The main character of the story, and the reader through him, sets out on a desperate search to find Zaabalawi, the only one who can heal his affliction. Although Zaabalawi is identified as a holy man and sheikh, it is clear from what is said about him that he stands as a symbol of God. The first sentences of the story, in which the character explains why he decided to search for Zaabalawi, make this connection clear. He explains that “the first time I had heard of his name had been in a song.” The connection with Islamic worship practices, in which prayers are generally recited in song and chant, makes the identification of Zaabalawi with God obvious.

The ensuing search for Zaabalawi consists of a number of short scenes in which the main character questions various characters concerning the nature and whereabouts of Zaabalawi. Each of these characters represents a group in Islamic society and their stereotyped reactions to and thoughts on God. A businessman, for instance, exhibits little interest in Zaabalawi and even seems to imply he may be dead, a parallel with Friedrich Nietzsche’s famous exclamation on the death of God, that is, the irrelevance and unsustainability of the idea of God in the modern mind. Similarly, a theologian who is questioned about Zaabalawi responds to the main character by drawing a complex map the character is unable to understand, a scene which conjures the famous words of Thomas Aquinas, a Medieval monk who is one of Christianity’s most prolific and influential theologians. Late in his life, he experienced a mystical vision which caused him to state to his companions that “all that I have written seems like straw compared to what has now been revealed to me,” after which statement he never wrote again. In other words, the both Aquinas and Mahfouz reject the complicated conjecture and theory of the academic theologians in favor of a direct approach to God through mysticism. Interestingly, all of the characters who is featured in this series of scenes exhibit a felt absence of someone who is very important to their lives. Although not all of them are willing to acknowledge the importance of this person to their lives, each clearly feels that something is lacking because of this person’s absence.

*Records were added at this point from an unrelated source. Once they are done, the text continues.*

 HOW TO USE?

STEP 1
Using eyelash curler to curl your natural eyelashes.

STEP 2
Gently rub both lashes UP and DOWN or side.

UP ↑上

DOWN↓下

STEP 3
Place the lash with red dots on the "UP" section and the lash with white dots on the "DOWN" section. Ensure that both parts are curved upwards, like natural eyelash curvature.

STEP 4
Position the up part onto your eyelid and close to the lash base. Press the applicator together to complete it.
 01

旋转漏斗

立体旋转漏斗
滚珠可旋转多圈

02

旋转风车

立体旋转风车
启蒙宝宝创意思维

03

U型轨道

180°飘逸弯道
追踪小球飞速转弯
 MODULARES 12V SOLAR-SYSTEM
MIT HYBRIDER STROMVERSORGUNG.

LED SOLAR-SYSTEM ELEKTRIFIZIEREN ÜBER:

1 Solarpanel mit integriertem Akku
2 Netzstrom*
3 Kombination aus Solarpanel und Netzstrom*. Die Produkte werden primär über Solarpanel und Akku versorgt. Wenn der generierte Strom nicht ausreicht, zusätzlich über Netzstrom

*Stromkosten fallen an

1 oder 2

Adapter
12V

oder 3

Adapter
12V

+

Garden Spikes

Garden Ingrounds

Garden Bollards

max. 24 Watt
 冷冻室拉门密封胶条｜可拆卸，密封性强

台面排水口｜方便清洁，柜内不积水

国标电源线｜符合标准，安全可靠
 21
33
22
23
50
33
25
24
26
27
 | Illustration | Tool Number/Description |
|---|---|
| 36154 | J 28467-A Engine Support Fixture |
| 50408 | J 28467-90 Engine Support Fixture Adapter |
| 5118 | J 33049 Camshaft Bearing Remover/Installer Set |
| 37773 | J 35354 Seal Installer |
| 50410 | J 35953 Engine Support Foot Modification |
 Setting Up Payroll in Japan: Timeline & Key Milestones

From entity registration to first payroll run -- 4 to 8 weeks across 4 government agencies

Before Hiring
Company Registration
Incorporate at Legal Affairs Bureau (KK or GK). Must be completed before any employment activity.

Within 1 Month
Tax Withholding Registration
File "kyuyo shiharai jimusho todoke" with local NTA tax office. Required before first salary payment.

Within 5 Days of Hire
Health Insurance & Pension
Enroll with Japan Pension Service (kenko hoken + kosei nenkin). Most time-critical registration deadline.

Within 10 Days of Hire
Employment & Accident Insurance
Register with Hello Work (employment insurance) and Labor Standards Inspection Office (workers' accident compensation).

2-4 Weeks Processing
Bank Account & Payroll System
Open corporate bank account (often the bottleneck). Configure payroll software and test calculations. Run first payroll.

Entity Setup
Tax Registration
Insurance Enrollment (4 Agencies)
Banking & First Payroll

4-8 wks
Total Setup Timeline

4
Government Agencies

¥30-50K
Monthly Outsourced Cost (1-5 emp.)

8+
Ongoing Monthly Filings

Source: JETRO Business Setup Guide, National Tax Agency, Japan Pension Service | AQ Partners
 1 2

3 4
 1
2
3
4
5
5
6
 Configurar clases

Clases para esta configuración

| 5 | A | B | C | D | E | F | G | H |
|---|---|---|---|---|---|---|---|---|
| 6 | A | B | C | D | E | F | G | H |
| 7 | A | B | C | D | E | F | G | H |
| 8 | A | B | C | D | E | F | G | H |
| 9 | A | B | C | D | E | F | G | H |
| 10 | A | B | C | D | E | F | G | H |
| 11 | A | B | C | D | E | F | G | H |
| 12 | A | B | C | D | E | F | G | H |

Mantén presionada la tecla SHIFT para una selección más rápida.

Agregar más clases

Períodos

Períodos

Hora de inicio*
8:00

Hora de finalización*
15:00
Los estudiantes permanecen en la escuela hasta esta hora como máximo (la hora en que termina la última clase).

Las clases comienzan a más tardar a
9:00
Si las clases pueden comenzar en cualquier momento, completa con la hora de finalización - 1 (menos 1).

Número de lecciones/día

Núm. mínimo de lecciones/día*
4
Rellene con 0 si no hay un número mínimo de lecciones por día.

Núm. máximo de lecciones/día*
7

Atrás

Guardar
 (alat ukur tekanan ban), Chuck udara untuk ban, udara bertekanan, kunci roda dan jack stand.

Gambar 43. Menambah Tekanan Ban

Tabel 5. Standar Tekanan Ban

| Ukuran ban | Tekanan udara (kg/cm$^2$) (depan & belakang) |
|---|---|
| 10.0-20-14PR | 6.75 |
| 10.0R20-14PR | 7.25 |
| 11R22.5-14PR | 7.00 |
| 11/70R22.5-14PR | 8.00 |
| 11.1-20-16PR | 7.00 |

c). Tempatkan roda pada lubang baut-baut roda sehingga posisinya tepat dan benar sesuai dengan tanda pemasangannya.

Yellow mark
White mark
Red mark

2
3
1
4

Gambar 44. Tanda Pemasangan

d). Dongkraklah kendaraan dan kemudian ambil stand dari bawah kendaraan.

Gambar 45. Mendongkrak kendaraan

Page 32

After a series of such encounters, the main character finally has a direct mystical experience of Zaabalawi/God. In line with many mystical traditions from around the world, including the Sufi tradition of Islam, this experience is presented as a state of intoxication and a kind of stupor. The main character experiences a “deep contentedness” and “ecstatic serenity” as well as ontological unity with the cosmos. The disorientating imagery used by Mahfouz to describe the experience, including phrases such as “the world turned round about me and I forgot why I had gone there,” is reminiscent of the practice of whirling famously associated with certain groups of Sufis.

Following his experience, the main character is unaware that he has had a direct experience of Zaabalawi. He becomes more determined in his search. Mahfouz’s conclusion once again brings together the mystical and existential in his thought. The main character confides that he sometimes doubts Zaabalawi’s very existence and yet he asserts that he is unable to go on without him. His search for Zaabalawi, he concludes, must continue.